The road to responsible AI is paved with data efficiency

Discussions surrounding the responsible adoption of AI are increasingly taking centre stage in boardrooms across Africa. A significant number of CEOs are grappling with the ethical complexities inherent in implementing this powerful technology. One pressing issue increasingly under debate is the environmental footprint of AI.

By Michael Langeveld, head of technology and business development at HPE Emirates and Africa

As we witness the escalating impact of climate change, with more frequent and intense adverse weather events sweeping across the continent, the call to prioritise environmental initiatives has never been greater. As it stands, however, a mere 32% of African leaders are confident that their companies will meet their net zero commitments.
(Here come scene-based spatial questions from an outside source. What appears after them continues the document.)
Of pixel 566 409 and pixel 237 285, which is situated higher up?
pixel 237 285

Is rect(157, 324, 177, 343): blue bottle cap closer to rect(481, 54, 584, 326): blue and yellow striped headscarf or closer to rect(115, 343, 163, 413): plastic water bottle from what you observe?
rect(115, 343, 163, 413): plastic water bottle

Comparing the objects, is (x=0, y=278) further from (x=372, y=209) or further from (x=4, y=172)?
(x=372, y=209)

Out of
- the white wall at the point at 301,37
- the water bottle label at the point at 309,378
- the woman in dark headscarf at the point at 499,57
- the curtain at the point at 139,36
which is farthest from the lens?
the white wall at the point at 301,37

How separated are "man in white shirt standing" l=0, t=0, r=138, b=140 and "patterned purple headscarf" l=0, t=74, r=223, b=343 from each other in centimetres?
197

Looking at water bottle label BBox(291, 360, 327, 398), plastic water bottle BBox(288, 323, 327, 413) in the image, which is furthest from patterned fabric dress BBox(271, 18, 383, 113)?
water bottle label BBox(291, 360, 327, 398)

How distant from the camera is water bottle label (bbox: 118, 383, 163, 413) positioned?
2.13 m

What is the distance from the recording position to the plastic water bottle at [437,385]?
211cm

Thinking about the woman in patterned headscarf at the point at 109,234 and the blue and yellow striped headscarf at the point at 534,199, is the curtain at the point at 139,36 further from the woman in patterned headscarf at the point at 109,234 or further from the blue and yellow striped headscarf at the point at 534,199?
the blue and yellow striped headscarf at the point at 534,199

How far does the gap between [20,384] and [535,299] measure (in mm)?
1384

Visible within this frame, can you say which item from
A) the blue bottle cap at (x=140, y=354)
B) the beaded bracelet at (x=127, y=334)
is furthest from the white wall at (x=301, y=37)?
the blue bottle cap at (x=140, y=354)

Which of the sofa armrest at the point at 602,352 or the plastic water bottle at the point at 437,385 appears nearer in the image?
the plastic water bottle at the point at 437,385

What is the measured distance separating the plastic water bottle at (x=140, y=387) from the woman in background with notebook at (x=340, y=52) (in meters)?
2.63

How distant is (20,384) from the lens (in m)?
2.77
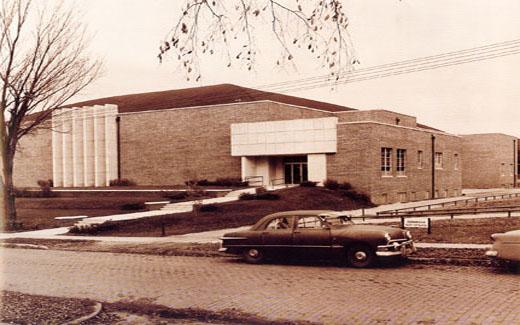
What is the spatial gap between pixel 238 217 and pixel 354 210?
11.1 m

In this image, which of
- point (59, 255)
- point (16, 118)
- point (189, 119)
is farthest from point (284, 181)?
point (59, 255)

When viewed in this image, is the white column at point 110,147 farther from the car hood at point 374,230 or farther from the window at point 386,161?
the car hood at point 374,230

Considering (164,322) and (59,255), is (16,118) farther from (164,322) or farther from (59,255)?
(164,322)

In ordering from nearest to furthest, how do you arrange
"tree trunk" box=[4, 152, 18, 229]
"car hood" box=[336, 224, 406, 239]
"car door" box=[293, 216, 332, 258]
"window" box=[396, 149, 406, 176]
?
"car hood" box=[336, 224, 406, 239]
"car door" box=[293, 216, 332, 258]
"tree trunk" box=[4, 152, 18, 229]
"window" box=[396, 149, 406, 176]

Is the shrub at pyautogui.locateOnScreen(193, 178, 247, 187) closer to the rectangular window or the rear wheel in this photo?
the rectangular window

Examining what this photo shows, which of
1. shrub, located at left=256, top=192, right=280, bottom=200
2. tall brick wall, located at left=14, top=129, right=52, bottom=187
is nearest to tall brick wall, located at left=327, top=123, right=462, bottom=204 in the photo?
shrub, located at left=256, top=192, right=280, bottom=200

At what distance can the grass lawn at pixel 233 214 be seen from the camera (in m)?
25.7

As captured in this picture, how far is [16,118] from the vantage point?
91.7 feet

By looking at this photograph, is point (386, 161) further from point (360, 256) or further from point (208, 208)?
point (360, 256)

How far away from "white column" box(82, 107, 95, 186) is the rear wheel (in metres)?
46.6

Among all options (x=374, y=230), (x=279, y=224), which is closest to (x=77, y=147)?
(x=279, y=224)

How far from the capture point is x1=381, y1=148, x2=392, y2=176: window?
43781mm

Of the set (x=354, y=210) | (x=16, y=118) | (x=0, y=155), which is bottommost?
(x=354, y=210)

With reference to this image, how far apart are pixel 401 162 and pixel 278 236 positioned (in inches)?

In light of this, the substantial energy consumption of AI workloads has become a growing concern for many. To put it in perspective, AI models rely on incredibly powerful computers that are voracious consumers of electricity.

A typical AI-centric data centre can burn through as much electricity as 100 000 households. Even more worrying, the largest data centres under construction today are projected to use 20-times that amount. Given that most of our electricity generation still hinges on greenhouse gas-emitting sources, the unchecked rise of AI could significantly amplify carbon emissions. This is a particular consideration in South Africa, where businesses continue to rely heavily on fossil fuels.

While navigating this complex issue might seem daunting, HPE has created a systematic approach to help organisations avoid getting bogged down in the many variables of the AI sustainability conundrum. It breaks down AI sustainability into five key areas: equipment efficiency, energy efficiency, resource efficiency, software efficiency, and data efficiency. Essentially, it’s about getting more from less—maximising system efficacy to achieve greater output with fewer resources.

While each of these areas is crucial, data efficiency is generally a good place to begin. Given how data-intensive AI workloads are, optimising the data sets fed into AI models can have a profound impact.

Around three quarters of African CEOs are not confident about having their data prepared for the safe and effective use of generative AI, so this is a particularly important point of focus for local leaders. Addressing data efficiency as a priority can set a solid foundation for broader AI sustainability efforts.

First steps to data efficiency

Map out your data strategy upfront: Start with knowing what data you need, where it will come from, how often you’ll collect it, the process you’ll use to gain insights from it (for example, which AI models you’ll use), how data will be moved between systems, where and how long you’ll store it. Can data be consolidated, disposed of, or stored using low-impact techniques, such as tape or other backup methods? Data that does not need to be retrieved immediately can often be offloaded to more low-energy media.
Clean up before you start: For traditional workloads, data efficiency used to mean we focused on only storing data that we were going to use to generate business value. But for AI workloads, data sets need to be adequately sized, adequately cleaned up and optimised BEFORE training a model — because when you simply use off-the-shelf data sets or repositories without minimising them before model tuning, you end up doing unnecessary work and making the AI solution work harder.
Get the training data set right: Getting the data set optimised in the first place, before you do the training, is a key part of AI sustainability, and then you can use your customer’s specific data as you tune that model as well. By starting first with the data efficiency — and getting that data population as concise as it can be from the first early stages of the process — then you’re driving efficiency all the way through.
Process data only once: Data used for training/tuning should be processed only once, with additional retraining/fine tuning happening on only the new data being collected.
Avoid data debt: Managing and maintaining data becomes especially critical with AI workloads because they require such massive amounts of data, including unstructured data. One way to ease the pressure on data storage systems is to get rid of inaccurate, erroneous, out of date, or duplicated data. Data debt, like technical debt, becomes problematic in AI systems because AI results hinge on the data fed into the models.
Location matters: Data should be processed as close to the original location as possible to minimise the energy implications of movement and the timeliness of the information.